◆ **INSTRUCTIONS TO FOLLOW**
Transcribe each line exactly.
(begin)
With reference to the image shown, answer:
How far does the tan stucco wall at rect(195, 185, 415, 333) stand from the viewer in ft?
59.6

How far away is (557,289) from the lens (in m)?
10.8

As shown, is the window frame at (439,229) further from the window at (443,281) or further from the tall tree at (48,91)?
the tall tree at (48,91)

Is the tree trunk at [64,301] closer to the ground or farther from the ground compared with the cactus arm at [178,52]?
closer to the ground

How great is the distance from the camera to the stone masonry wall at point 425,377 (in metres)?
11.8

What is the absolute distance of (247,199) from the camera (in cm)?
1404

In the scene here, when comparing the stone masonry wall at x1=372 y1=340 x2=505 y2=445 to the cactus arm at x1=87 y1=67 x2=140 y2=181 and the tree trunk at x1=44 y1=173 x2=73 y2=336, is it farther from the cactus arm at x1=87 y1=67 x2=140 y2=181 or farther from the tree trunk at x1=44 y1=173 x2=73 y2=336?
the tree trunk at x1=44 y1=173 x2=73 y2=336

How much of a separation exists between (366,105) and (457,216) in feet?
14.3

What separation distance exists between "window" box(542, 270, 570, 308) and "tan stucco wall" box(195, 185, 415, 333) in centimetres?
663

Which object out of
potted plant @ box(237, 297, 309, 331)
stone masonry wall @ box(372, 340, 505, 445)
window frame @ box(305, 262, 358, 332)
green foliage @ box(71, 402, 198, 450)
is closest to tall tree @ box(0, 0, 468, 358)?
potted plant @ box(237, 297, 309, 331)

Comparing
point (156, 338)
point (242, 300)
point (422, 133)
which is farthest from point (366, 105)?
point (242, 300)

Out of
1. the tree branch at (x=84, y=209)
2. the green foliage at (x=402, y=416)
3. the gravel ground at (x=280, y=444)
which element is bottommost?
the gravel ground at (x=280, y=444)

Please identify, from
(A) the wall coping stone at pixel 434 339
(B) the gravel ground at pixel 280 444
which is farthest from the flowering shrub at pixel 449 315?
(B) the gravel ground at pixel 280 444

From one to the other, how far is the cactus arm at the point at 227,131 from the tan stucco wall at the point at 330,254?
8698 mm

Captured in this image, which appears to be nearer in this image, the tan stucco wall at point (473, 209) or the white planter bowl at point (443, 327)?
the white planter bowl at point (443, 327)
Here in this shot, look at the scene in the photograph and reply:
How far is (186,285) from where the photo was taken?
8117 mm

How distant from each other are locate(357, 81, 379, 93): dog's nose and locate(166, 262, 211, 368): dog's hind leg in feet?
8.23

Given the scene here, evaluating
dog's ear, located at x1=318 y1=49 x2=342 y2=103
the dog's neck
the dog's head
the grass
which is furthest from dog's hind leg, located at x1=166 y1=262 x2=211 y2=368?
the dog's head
(end)
◆ **RESPONSE FOR THIS EXERCISE**
With reference to the image shown, answer:
How far does the tan stucco wall at rect(195, 185, 415, 333) stand from the viewer in ft?
59.6

How far away is (557,289) from the lens (in m)?
10.8

As shown, is the window frame at (439,229) further from the window at (443,281) or further from the tall tree at (48,91)?
the tall tree at (48,91)

Is the tree trunk at [64,301] closer to the ground or farther from the ground compared with the cactus arm at [178,52]?
closer to the ground

How great is the distance from the camera to the stone masonry wall at point 425,377 (in metres)?
11.8

What is the absolute distance of (247,199) from the camera (in cm)?
1404

In the scene here, when comparing the stone masonry wall at x1=372 y1=340 x2=505 y2=445 to the cactus arm at x1=87 y1=67 x2=140 y2=181 and the tree trunk at x1=44 y1=173 x2=73 y2=336, is it farther from the cactus arm at x1=87 y1=67 x2=140 y2=181 or farther from the tree trunk at x1=44 y1=173 x2=73 y2=336?
the tree trunk at x1=44 y1=173 x2=73 y2=336

How much of a separation exists between (366,105) and (457,216) in feet?
14.3

What separation distance exists between "window" box(542, 270, 570, 308) and "tan stucco wall" box(195, 185, 415, 333) in centimetres?
663

Which object out of
potted plant @ box(237, 297, 309, 331)
stone masonry wall @ box(372, 340, 505, 445)
window frame @ box(305, 262, 358, 332)
green foliage @ box(71, 402, 198, 450)
is closest to tall tree @ box(0, 0, 468, 358)?
potted plant @ box(237, 297, 309, 331)

Comparing
point (156, 338)
point (242, 300)
point (422, 133)
which is farthest from point (366, 105)?
point (242, 300)

Out of
1. the tree branch at (x=84, y=209)
2. the green foliage at (x=402, y=416)
3. the gravel ground at (x=280, y=444)
which element is bottommost?
the gravel ground at (x=280, y=444)

Please identify, from
(A) the wall coping stone at pixel 434 339
(B) the gravel ground at pixel 280 444
which is farthest from the flowering shrub at pixel 449 315?
(B) the gravel ground at pixel 280 444

From one to the other, how far is the cactus arm at the point at 227,131 from the tan stucco wall at the point at 330,254?
8698 mm

Captured in this image, which appears to be nearer in this image, the tan stucco wall at point (473, 209) or the white planter bowl at point (443, 327)?
the white planter bowl at point (443, 327)
Here in this shot, look at the scene in the photograph and reply:
How far is (186,285) from where the photo was taken?
8117 mm

How distant from each other are locate(357, 81, 379, 93): dog's nose and locate(166, 262, 211, 368): dog's hind leg in feet?
8.23

Given the scene here, evaluating
dog's ear, located at x1=318 y1=49 x2=342 y2=103
the dog's neck
the dog's head
the grass
which is furthest from dog's hind leg, located at x1=166 y1=262 x2=211 y2=368?
the dog's head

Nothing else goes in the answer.